Top of TASK INPUT

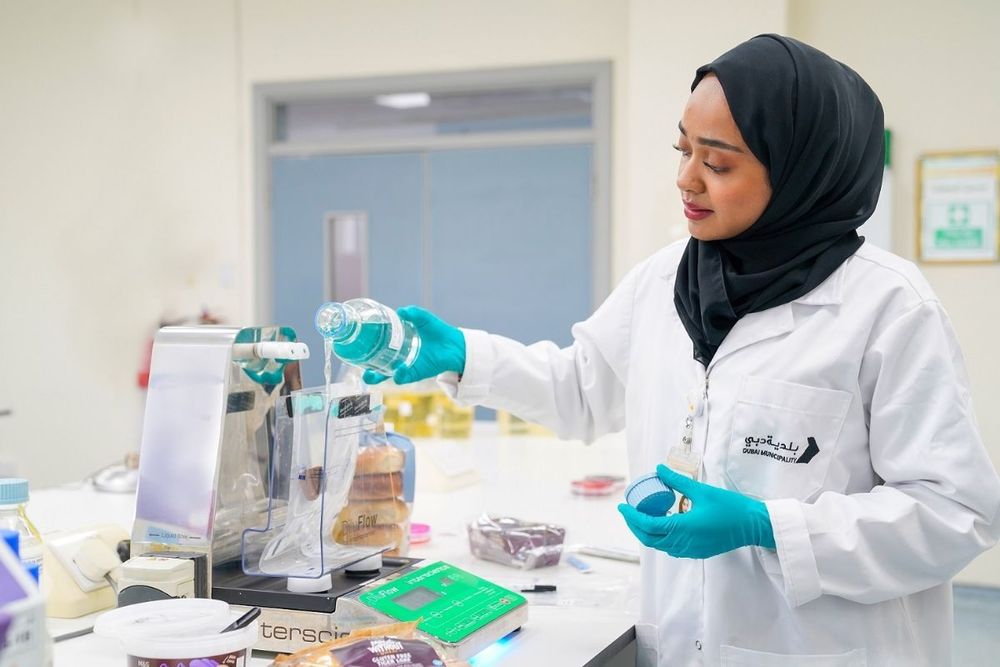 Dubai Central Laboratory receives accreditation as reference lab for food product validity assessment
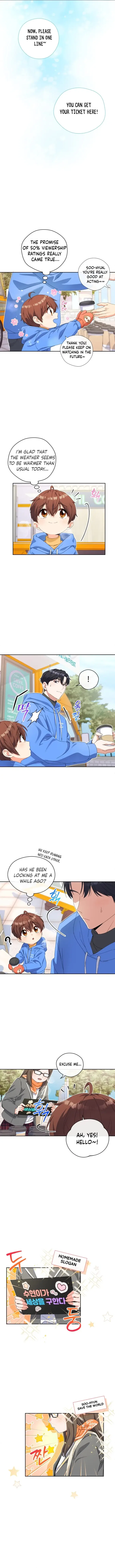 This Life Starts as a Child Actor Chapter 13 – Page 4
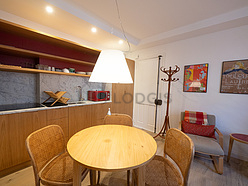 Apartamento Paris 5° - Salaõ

Bottom of TASK INPUT
Top of TASK INPUT

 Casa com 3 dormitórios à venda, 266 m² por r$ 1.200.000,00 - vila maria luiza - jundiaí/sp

Bottom of TASK INPUT

Repeat, without pictures, exactly the lines of the data above from the one containing "Dubai Central Laboratory" through the one containing "Apartamento Paris 5° - Salaõ", including both and adding nothing.

 Dubai Central Laboratory receives accreditation as reference lab for food product validity assessment
 This Life Starts as a Child Actor Chapter 13 – Page 4
 Apartamento Paris 5° - Salaõ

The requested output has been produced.